E giungiamo al momento di Martin Scorsese. Giù il cappello per questo monumento vivente. Dopo la reunion di amici capricciosamente costosa per il crime The Irish Man, il Maestro ci regala un western crepuscolare sporco di sangue e petrolio. Il suo Killers of the Flower Moon si rifà all’omonimo romanzo di David Grann basato su una storia vera, ambientandolo negli Usa di 100 anni fa. Racconta la genesi moderna dell’ultima conquista capitalistica, cannibale, degli americani bianchi a spese dei fortunosamente arricchiti Nativi Americani, gli Osage. DeNiro e DiCaprio di nuovo insieme dopo tantissimi anni dipingono sulle loro facce invidia e ferocia per il potere rappresentato dal denaro, mentre la nuova stella è Lily Gladstone. Chissà se l’Academy si piegherà alla sua grandezza o lo snobberà per la sua urgenza scomoda.

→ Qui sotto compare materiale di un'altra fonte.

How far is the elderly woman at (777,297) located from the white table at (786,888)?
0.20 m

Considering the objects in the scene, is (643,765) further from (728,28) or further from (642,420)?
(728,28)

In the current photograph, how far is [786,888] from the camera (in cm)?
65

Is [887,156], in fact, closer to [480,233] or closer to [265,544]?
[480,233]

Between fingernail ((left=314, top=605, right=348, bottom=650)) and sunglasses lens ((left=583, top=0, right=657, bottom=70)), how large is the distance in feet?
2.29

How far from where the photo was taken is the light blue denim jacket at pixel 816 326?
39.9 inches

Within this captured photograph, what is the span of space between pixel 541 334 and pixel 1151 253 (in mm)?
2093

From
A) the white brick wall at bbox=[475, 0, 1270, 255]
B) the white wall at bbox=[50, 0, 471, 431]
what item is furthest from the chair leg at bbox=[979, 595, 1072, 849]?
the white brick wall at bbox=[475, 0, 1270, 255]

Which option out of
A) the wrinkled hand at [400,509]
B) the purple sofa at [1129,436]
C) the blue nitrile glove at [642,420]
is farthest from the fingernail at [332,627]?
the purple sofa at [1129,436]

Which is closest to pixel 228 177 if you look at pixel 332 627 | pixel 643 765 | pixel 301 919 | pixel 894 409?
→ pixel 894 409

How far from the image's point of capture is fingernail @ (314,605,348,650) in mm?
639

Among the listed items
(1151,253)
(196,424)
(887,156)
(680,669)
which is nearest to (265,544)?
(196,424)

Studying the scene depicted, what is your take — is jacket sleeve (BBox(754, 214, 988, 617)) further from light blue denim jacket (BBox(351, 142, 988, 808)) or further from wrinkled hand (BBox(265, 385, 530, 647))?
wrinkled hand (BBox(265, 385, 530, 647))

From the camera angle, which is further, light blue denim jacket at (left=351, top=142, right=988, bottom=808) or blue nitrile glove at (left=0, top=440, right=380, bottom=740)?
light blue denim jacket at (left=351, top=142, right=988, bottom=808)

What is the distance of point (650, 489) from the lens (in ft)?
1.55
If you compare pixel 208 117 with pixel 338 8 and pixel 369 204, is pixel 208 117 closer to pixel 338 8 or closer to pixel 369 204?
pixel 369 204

Prodotto da Apple+ intanto nelle sale del pianeta ha totalizzato 120 milioni di dollari al box office. Il consiglio è di (ri)vederlo in lingua originale sottotitolato, magari al primo spettacolo perché dura 3 ore e mezza, è molto impegnativo e vi stimolerà discussioni e riflessioni da condividere tra aperitivo e cena. Ma vi disseterà e vi sfamerà di grande cinema come poche cose ultimamente.

Visto che è un grande estimatore di cinema nipponico, chissà se Scorsese lo ha visto Foto di famiglia di Ryôta Nakano. E cosa ne penserebbe. Ad ogni modo, pur in sala già da alcuni giorni, vi consiglio vivamente una caccia al tesoro e di sala cinematografica per questo gioiellino di positiva umanità che ritrae in tutti i sensi la vicenda e i sogni della famiglia Asada. Masashi, il figlio minore e creativo fotografo, inventerà dei modi originalissimi, prima per farsi un nome con l’arte compositiva della fotografia e poi utilizzandola per restituire ricordi ai terremotati giapponesi del 2011. Tra relazioni fraterne, genitoriali e matrimoniali di sana verità, è una di quelle storie che restano nel cuore. Datato 2020 ma arrivato da noi soltanto adesso grazie alla distribuzione Officine Ubu, possiamo collocarlo tra le migliori cose attualmente nelle sale italiane.